How to complete this task — Give all the lines below again, exactly, with no pictures.

╔══

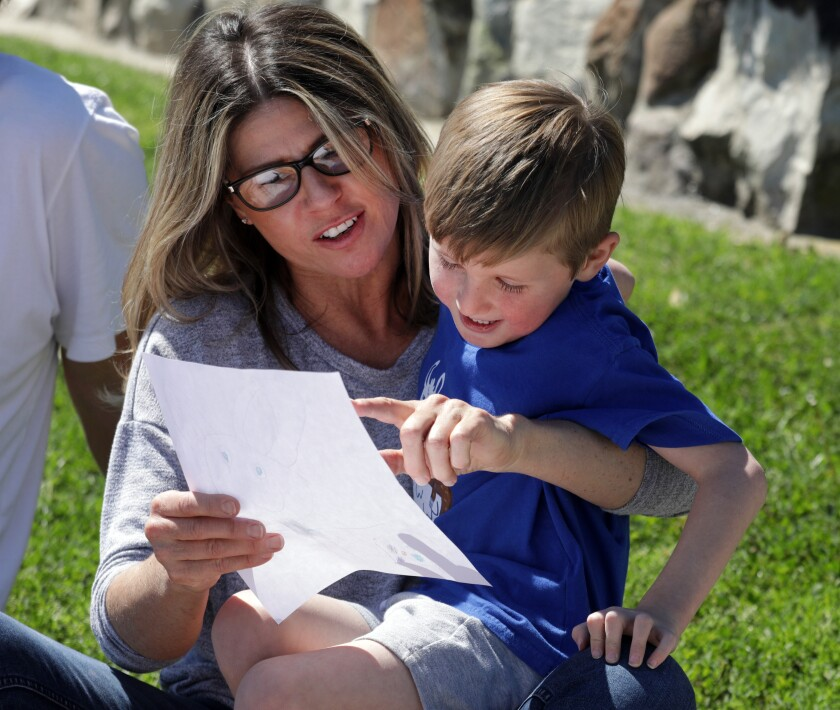 Lisa Hildreth is juggling working with homeschooling her four children, including her son, Eli Trafas.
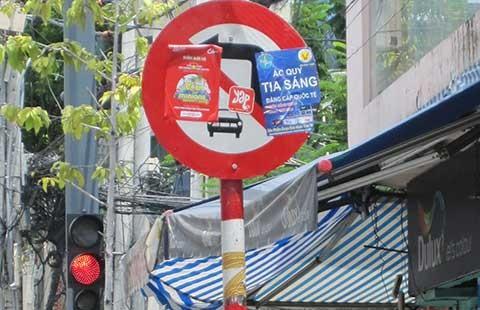 Tờ rơi nương mình che biển báo giao thông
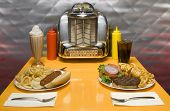 1950's style diner table with juke box, malt, cola, hot dog and hamburger.
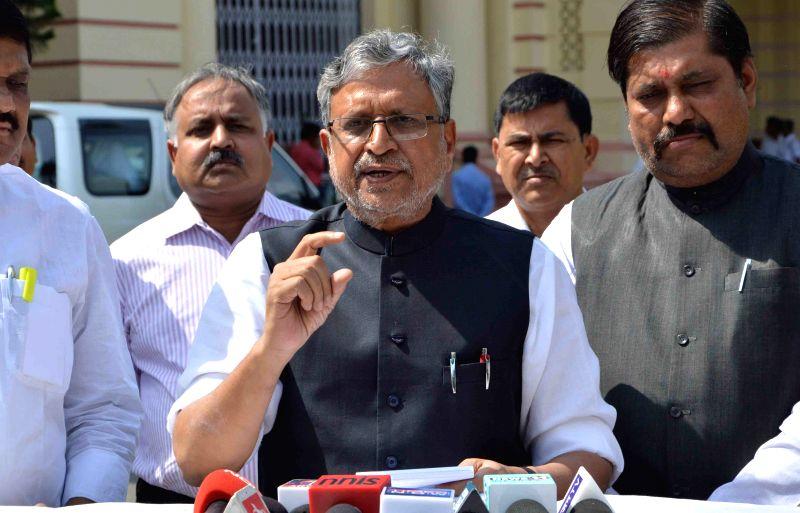 BJP leader Sushil Kumar Modi addresses press at the Bihar assembly in Patna, on April 8, 2015.
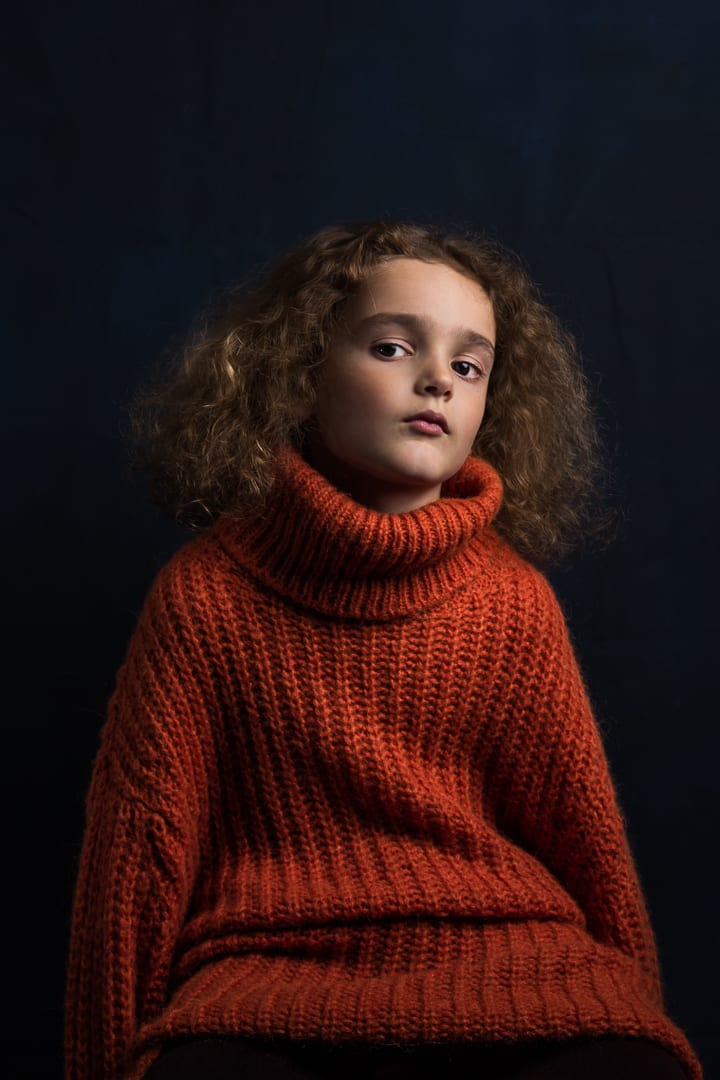 childrens photoshoot of boy with orange jumper and wild hair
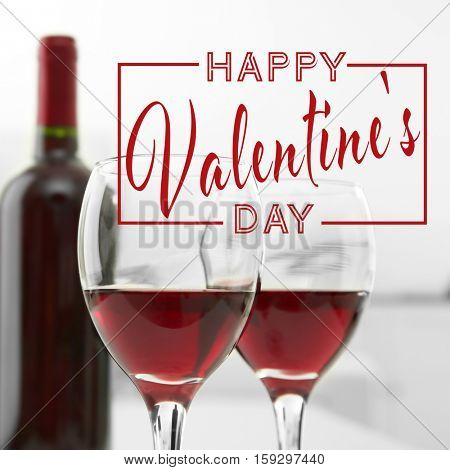 Text HAPPY VALENTINE'S DAY. Glasses of red wine, closeup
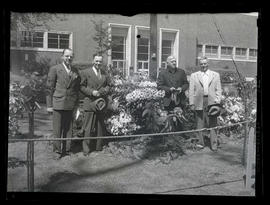 Four unidentified men with rhododendron plants in South Park Blocks, Portland
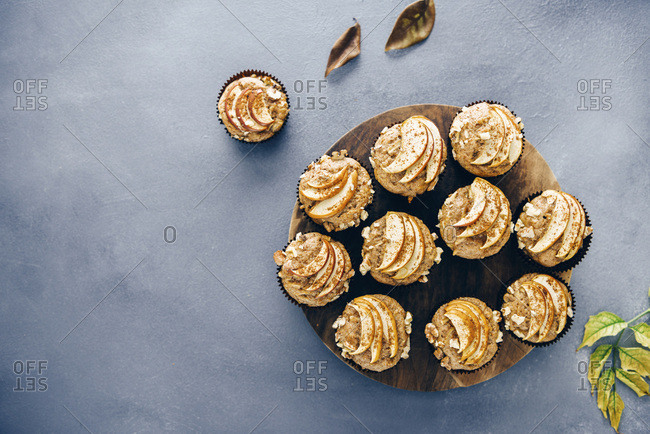 Apple muffins served on a wooden stand on a dark grey backdrop accompanied by fall leaves.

╚══

Solution to the exercise —
 Lisa Hildreth is juggling working with homeschooling her four children, including her son, Eli Trafas.
 Tờ rơi nương mình che biển báo giao thông
 1950's style diner table with juke box, malt, cola, hot dog and hamburger.
 BJP leader Sushil Kumar Modi addresses press at the Bihar assembly in Patna, on April 8, 2015.
 childrens photoshoot of boy with orange jumper and wild hair
 Text HAPPY VALENTINE'S DAY. Glasses of red wine, closeup
 Four unidentified men with rhododendron plants in South Park Blocks, Portland
 Apple muffins served on a wooden stand on a dark grey backdrop accompanied by fall leaves.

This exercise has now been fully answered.